Shared and unique somatic SNVs/indels in twins’ leukemias. (A) All somatic SNVs/indels across the genome. Two thousand, four hundred twenty-one and 2955 unique to Tw1 and Tw2, respectively, and 58 shared. (B) SNVs/indels in protein coding genes. Nine hundred fifteen and 1040 unique to Tw1 and 2, respectively: 23 shared. (C) dPCR detection and quantification of UBA2 deletion (NM_005499.2: c.463_470del; NP_005490.1: p.(Thr156Leufs*2) at birth, diagnosis, and in remission. Diagnostic sample of Tw2 not available for analysis. Clusters of dPCR chip wells positive for wildtype allele (red), mutant allele (blue), wildtype and mutant allele (green), and with no amplification (yellow). UBA2 deletion was detected at birth (both twins), diagnosis (Tw1; Tw2 lacked sample for analysis), and, unexpectedly, also in remission (both twins). Detection limit: 1 in 1000 copies. Images acquired from QuantStudio 3D Analysis Suite Cloud Software, version 3.1.6-PRC-build2 with default parameters.

Figure 3.

Illustration of clonal evolution from in utero leukemia initiation (prenatal) to remission (postnatal). Strikingly, UBA2 deletion proceeded ETV6-RUNX1 fusion generated by the shared complex rearrangement in utero. Fifty-seven additional shared SNVs/indels were acquired during the prenatal period.
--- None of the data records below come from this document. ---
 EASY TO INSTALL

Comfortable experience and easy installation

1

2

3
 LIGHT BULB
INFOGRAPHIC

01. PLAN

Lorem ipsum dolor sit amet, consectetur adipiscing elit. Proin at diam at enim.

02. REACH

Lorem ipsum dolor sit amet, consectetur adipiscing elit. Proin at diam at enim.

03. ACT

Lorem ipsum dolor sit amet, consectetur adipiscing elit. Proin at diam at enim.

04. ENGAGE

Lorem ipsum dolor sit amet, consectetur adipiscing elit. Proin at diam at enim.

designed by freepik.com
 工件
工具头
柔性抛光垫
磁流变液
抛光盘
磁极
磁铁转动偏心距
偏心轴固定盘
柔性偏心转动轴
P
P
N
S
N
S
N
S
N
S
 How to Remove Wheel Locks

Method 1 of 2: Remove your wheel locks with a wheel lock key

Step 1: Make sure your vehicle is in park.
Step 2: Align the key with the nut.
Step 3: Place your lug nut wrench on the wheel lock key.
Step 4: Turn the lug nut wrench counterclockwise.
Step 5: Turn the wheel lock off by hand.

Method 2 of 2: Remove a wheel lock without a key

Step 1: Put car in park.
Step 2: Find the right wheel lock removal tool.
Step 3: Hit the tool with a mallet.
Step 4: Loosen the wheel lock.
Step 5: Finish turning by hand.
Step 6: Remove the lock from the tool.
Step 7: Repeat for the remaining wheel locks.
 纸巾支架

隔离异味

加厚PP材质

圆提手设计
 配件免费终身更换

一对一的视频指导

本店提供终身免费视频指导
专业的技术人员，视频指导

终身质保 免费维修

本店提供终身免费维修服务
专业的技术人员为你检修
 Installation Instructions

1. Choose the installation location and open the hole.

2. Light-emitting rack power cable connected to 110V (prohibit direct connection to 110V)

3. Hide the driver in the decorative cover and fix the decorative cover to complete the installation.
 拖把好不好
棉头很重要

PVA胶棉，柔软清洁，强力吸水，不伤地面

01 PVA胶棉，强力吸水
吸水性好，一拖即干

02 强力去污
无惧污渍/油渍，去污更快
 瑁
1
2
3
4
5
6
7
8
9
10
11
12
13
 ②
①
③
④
Clonal evolution of preleukemic clones established prenatally in both twins continued separately, mainly postnatally, acquiring SVs and SNVs/indels unique to each twins’ leukemia. Genes known to be recurrent targets of secondary events in BCP-ALL, ATF7IP, RAG1/RAG2, and ETV6, were targeted by unique analogous deletions in both twins. The UBA2 deletion persisted subclonally in remission of both twins. dPCR results stated in percent refers to the fraction of mutant target DNA in the analyzed sample.